O que se come (e bebe)
A cozinha é o que o terreno permite. Queijo da Serra que pode ser daqueles que se espalham no pão ou daqueles que fazem força nas molas da faca. Carne Arouquesa que leva o nome da terra vizinha mas que cá sabe melhor — talvez porque se come mais devagar, talvez porque se bebe um branco do Dão que veio daqui a dois passos.
Nos cinco sítios onde se pode dormir — são casas de moradores que abriram portas, não são hotéis com concierge — servem-se refeições sem cronómetro.
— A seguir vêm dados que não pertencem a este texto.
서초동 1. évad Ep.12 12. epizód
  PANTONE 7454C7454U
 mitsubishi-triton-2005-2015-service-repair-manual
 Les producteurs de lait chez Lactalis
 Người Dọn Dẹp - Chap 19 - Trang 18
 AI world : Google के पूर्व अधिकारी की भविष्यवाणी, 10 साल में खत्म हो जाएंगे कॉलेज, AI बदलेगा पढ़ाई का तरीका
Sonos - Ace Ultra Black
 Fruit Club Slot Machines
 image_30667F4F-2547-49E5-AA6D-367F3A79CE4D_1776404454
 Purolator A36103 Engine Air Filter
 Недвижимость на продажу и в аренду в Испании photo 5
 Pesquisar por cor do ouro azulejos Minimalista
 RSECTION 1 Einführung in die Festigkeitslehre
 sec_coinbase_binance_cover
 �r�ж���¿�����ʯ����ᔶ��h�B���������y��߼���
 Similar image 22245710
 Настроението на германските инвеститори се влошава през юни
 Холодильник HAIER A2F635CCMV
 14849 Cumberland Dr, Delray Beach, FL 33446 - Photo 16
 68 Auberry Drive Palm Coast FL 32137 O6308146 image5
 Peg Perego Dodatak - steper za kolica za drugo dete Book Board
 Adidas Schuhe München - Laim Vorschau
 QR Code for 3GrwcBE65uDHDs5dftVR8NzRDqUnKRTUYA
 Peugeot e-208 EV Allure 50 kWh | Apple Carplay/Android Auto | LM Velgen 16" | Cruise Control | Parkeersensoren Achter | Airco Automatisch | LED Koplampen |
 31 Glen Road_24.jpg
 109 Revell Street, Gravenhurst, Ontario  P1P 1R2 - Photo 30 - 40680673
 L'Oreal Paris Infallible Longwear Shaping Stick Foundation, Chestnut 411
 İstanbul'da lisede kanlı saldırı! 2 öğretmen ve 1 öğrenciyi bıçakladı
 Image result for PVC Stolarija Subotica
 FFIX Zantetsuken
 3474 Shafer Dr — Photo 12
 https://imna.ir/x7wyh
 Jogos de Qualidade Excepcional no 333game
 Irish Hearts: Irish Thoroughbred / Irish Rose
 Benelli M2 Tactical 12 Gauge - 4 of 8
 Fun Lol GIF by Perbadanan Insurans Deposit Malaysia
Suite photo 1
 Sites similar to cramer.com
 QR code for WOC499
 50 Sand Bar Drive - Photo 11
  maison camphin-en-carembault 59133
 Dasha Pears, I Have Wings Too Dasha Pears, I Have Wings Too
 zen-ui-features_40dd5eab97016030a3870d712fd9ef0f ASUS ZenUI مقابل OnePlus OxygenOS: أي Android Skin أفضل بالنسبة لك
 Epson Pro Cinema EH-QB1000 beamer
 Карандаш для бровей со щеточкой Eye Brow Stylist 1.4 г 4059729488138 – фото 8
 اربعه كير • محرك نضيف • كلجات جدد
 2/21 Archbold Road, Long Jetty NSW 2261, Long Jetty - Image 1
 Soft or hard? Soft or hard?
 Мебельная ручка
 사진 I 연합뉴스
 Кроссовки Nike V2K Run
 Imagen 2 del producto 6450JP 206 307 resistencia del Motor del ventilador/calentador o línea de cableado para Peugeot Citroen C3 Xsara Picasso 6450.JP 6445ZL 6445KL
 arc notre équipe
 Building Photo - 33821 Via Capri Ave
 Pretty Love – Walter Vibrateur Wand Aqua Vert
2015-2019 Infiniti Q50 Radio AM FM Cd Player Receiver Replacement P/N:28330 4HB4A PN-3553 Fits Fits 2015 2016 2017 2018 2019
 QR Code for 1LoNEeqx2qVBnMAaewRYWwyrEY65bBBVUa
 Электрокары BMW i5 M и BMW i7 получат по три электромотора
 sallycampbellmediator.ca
A densidade de 62 pessoas por quilómetro quadrado significa que há espaço para respirar, para ouvir o tractor do Zé lá em baixo, para contar os carros que passam sem precisar de tirar os sapatos para ajudar na contagem.
A matemática da aldeia
Cento e trinta e dois miúdos até aos 14 anos, 587 pessoas com mais de 65. São números que dizem o que todos sabemos: os jovens foram-se embora, os velhos ficaram. Mas as vinhas continuam a ser podadas, as hortas continuam com os seus limoeiros em jarros de cimento, o pão continua a ir ao forno quando há festa. A tarde cai devagar, pintando as videiras de cobre, e a Estrela lá ao fundo lembra que há outros sítios — mas que este, entre o granito e o vinho, é que é nosso.